Python Data Science Essentials
上QQ阅读APP看书,第一时间看更新

Installing the necessary packages

Python won't come bundled with everything you need unless you take a specific pre-made distribution. Therefore, to install the packages you need, you can use either pip or easy_install. Both of these two tools run in the command line and make the process of installation, upgrading, and removing Python packages a breeze. To check which tools have been installed on your local machine, run the following command:

$> pip
To install pip, follow the instructions given at  https://pip.pypa.io/en/latest/installing/.

Alternatively, you can also run the following command:

$> easy_install

If both of these commands end up with an error, you need to install any one of them. We recommend that you use pip because it is thought of as an improvement over easy_install. Moreover, easy_install is going to be dropped in the future and pip has important advantages over it. It is preferable to install everything using pip because of the following:

  • It is the preferred package manager for Python 3. Starting with Python 2.7.9 and Python 3.4, it is included by default with the Python binary installers
  • It provides an uninstall functionality
  • It rolls back and leaves your system clear if, for whatever reason, the package's installation fails
Using   easy_install  in spite of the advantages of  pip  makes sense if you are working on Windows because  pip  won't always install pre-compiled binary packages. Sometimes, it will try to build the package's extensions directly from C source, thus requiring a properly configured compiler (and that's not an easy task on Windows). This depends on whether the package is running on eggs (and  pip  cannot directly use their binaries, but it needs to build from their source code) or wheels (in this case, pip can install binaries if available, as explained here:  http://pythonwheels.com/ ). Instead,  easy_install  will always install available binaries from eggs and wheels. Therefore, if you are experiencing unexpected difficulties installing a package, easy_install can save your day (at some price, anyway, as we just mentioned in the list).

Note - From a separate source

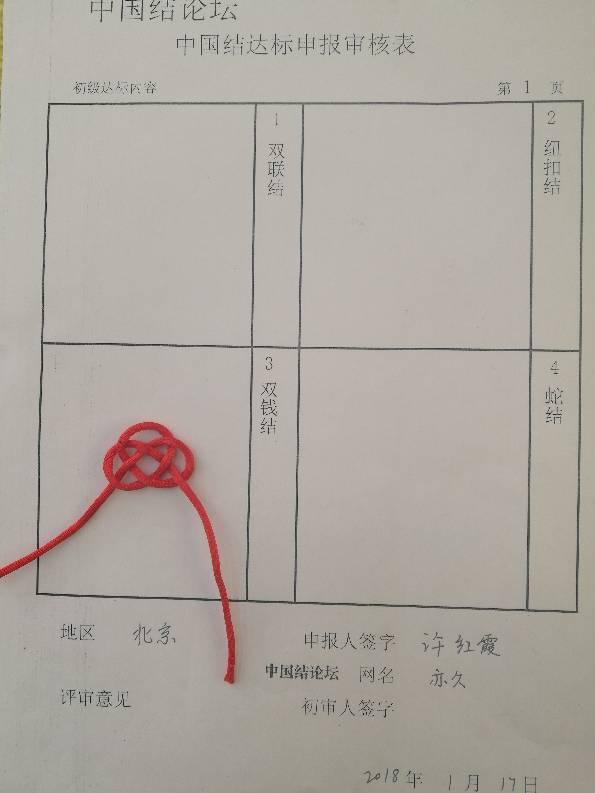 中国结论坛 初级审核  中国绳结艺术分级达标审核 091445jvpfz9hfvl0sz7ch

The most recent versions of Python should already have pip installed by default. Therefore, you may have it already installed on your system. If not, the safest way is to download the get-pi.py script from https://bootstrap.pypa.io/get-pip.py and then run it by using the following:

$> python get-pip.py

The script will also install the setup tool from pypi.org/project/setuptools, which also contains easy_install.

You're now ready to install the packages you need in order to run the examples provided in this book. To install the < package-name > generic package, you just need to run the following command:

$> pip install < package-name >

Alternatively, you can run the following command:

$> easy_install < package-name >

Note that, in some systems, pip might be named as pip3 and easy_install as easy_install-3 to stress the fact that both operate on packages for Python 3. If you're unsure, check the version of Python that pip is operating on with:

$> pip -V

For easy_install, the command is slightly different:

$> easy_install --version

After this, the <pk> package and all its dependencies will be downloaded and installed. If you're not certain whether a library has been installed or not, just try to import a module inside it. If the Python interpreter raises an ImportError error, it can be concluded that the package has not been installed.

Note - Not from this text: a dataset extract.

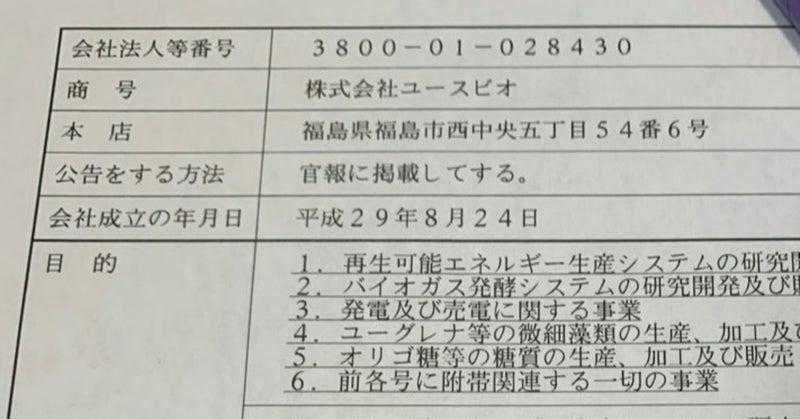 福島 ユースビオ 株式 会社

This is what happens when the NumPy library has been installed:

>>> import numpy

This is what happens if it's not installed:

>>> import numpy

Traceback (most recent call last):
File "<stdin>", line 1, in <module>
ImportError: No module named numpy

In the latter case, you'll need to first install it through pip or easy_install.

Take care that you don't confuse packages with modules. With pip, you install a package; in Python, you import a module. Sometimes, the package and the module have the same name, but in many cases, they don't match. For example, the sklearn module is included in the package named Scikit-learn.

Finally, to search and browse the Python packages available for Python, look at pypi.org.